La manière dont la procédure est appliquée concernant tous ces administrateurs locaux faisant l'objet d'une enquête, de poursuites ou d'une condamnation est définie dans notre système juridique.
L'article 127 de notre Constitution confère une autorité au ministère de l'Intérieur. Si un crime est commis, notre Constitution dispose que cet administrateur local peut être temporairement suspendu de ses fonctions.
Conformément à cette disposition, il existe une réglementation dans les articles 45, 46 et 47 de la loi sur les municipalités.
Avec la réglementation de l'article 45, il existe une autorité permettant au ministère de l'Intérieur de suspendre temporairement de ses fonctions, au stade de l'enquête, un maire faisant l'objet d'une enquête liée au terrorisme. La loi a conféré cette autorité.
Les administrateurs locaux doivent utiliser l'autorité qu'ils ont reçue du peuple pour servir le peuple. Mais si vous utilisez cette autorité à mauvais escient, si vous l'utilisez dans le cadre d'un soutien aux organisations terroristes ou d'un effort de propagande en leur faveur, alors les pouvoirs prévus à l'article 127 de la Constitution sont utilisés dans l'État de droit.
POURQUOI LE YSK N'A-T-IL PAS REJETÉ LES CANDIDATURES ?

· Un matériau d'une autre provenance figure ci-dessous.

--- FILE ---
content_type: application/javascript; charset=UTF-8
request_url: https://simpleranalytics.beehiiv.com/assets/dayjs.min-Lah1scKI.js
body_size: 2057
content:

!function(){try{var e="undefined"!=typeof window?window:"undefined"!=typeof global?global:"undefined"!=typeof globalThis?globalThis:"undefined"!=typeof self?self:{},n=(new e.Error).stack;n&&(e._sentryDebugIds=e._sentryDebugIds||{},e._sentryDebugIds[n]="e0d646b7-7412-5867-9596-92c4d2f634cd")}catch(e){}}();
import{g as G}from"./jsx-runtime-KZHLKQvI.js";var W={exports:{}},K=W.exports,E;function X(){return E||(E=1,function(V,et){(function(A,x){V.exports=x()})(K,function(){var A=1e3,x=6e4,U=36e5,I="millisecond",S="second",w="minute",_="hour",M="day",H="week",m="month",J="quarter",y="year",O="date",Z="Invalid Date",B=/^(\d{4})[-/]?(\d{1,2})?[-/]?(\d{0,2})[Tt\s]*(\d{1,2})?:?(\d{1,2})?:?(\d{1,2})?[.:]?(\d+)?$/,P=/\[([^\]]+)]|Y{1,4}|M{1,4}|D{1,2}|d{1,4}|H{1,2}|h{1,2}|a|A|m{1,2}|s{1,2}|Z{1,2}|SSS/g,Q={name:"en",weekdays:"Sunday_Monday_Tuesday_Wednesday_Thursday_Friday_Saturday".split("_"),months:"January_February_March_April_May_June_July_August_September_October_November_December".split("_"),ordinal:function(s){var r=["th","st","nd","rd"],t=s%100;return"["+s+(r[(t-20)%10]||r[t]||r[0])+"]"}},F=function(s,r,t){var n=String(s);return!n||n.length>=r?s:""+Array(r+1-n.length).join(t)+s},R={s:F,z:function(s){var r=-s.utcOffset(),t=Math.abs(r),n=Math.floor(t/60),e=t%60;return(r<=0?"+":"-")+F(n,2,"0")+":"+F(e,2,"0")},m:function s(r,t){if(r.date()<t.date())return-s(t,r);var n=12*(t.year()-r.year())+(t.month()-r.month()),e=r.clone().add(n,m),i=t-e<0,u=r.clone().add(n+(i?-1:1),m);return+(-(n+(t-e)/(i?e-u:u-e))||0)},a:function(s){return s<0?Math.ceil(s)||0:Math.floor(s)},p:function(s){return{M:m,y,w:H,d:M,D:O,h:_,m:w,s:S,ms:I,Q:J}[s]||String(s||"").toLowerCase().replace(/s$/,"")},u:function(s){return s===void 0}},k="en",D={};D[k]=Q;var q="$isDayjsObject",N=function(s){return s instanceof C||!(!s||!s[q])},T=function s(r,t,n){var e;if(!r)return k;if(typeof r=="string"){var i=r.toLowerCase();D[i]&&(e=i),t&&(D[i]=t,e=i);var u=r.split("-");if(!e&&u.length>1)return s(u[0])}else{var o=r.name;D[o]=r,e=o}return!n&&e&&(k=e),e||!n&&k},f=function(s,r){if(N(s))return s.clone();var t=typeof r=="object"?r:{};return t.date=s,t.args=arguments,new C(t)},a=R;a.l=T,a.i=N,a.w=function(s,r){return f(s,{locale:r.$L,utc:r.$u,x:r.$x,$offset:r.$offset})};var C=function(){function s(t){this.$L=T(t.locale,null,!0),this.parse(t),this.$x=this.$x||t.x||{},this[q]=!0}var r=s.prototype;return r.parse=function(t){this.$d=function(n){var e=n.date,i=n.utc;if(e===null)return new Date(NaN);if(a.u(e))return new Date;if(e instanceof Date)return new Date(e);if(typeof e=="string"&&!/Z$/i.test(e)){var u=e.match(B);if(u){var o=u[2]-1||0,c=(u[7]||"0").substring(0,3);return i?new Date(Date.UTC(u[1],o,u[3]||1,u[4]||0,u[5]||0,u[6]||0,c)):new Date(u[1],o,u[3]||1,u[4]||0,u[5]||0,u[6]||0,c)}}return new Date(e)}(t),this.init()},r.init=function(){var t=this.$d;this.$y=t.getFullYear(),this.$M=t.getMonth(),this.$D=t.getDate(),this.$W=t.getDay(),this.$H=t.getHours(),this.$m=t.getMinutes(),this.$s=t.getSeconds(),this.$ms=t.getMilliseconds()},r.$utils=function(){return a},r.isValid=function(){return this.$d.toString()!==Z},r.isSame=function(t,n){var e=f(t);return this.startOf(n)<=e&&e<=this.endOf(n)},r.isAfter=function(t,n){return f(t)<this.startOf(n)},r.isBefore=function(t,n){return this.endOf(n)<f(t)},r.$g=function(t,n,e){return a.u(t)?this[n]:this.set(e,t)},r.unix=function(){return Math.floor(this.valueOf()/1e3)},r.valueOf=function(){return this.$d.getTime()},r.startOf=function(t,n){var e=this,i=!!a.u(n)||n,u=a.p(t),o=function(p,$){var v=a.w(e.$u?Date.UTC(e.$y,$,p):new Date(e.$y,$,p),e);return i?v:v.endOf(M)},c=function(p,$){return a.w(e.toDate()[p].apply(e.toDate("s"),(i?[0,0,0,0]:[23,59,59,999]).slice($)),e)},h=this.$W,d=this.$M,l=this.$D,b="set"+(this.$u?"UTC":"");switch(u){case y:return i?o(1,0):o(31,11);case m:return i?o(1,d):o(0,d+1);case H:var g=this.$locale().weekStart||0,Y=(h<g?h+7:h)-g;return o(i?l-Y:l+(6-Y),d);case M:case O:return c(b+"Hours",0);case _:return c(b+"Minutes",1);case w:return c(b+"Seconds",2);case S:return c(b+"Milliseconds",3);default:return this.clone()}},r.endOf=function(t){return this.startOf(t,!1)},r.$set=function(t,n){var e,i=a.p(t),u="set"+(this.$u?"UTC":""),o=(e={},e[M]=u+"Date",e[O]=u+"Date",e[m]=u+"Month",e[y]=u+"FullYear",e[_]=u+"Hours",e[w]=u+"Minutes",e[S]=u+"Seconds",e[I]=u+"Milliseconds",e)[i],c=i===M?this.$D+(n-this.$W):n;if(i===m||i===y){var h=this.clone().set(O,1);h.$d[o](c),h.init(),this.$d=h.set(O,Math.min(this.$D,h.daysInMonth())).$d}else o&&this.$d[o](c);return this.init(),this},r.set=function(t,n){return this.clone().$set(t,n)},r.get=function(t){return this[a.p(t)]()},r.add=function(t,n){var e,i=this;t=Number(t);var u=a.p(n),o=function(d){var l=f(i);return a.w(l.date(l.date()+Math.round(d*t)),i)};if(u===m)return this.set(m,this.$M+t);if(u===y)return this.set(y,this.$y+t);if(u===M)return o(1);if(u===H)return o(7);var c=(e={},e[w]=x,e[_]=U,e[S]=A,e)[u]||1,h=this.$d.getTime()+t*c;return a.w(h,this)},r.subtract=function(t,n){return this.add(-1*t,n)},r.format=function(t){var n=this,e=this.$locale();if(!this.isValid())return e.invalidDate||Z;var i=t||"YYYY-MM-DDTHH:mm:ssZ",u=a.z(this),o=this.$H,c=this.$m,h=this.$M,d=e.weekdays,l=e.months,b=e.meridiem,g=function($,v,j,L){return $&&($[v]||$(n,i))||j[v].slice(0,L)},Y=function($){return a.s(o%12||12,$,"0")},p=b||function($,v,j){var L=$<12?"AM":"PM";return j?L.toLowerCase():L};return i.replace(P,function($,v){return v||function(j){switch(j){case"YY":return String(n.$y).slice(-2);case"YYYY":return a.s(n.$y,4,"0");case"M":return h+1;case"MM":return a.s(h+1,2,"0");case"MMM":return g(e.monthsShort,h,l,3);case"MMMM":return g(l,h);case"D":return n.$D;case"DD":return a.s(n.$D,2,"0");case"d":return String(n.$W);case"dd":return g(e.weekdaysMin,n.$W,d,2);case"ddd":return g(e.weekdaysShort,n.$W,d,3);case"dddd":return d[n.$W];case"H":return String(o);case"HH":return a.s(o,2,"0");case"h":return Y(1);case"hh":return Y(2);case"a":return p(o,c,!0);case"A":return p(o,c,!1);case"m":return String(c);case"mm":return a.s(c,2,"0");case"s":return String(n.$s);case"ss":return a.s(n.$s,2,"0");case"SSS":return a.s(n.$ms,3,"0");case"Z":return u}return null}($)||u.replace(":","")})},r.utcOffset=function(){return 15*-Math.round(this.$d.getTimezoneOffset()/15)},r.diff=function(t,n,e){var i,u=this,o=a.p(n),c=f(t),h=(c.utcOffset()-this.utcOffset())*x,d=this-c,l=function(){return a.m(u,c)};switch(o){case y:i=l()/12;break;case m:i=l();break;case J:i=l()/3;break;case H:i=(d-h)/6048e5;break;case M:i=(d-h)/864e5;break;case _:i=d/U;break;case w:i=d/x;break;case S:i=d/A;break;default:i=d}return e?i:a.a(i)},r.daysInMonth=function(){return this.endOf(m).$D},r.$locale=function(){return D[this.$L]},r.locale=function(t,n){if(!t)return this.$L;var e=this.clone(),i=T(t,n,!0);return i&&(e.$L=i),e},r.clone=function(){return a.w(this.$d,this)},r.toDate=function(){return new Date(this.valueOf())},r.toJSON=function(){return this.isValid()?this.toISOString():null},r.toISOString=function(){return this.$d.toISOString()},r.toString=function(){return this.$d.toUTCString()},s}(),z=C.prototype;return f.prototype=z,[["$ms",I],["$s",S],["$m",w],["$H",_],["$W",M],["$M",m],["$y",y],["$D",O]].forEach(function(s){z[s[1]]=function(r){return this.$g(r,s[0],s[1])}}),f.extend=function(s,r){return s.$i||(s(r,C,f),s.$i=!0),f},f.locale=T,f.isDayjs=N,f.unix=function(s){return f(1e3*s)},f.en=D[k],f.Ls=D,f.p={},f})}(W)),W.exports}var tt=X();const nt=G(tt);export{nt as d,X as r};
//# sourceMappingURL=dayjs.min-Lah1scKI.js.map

Il existe des enquêtes qui ont commencé avant même que les maires ne soient élus, et d'autres qui ont été ouvertes après leur élection. Lorsque le Conseil électoral suprême (YSK) accepte une candidature, s'il y a une enquête en cours, le YSK vérifie le casier judiciaire. Le YSK n'a pas le pouvoir de rejeter une candidature. En cas de condamnation définitive, le mandat tombe et le conseil municipal procède à une élection. Ici, il n'y a pas de jugement définitif. Il s'agit d'une suspension temporaire des fonctions et d'une nomination provisoire."
IL N'A PAS RÉPONDU À L'APPEL DE BAHÇELİ CONCERNANT ÖCALAN
Yılmaz Tunç a évité de répondre à la question concernant l'appel du chef du MHP, Devlet Bahçeli, sur le « droit à l'espoir » pour le chef terroriste Abdullah Öcalan.
Le ministre Tunç a quitté le pupitre en déclarant : "Merci, mes amis. Ce sont bien sûr des sujets discutés à la Grande Assemblée nationale de Turquie, merci à vous."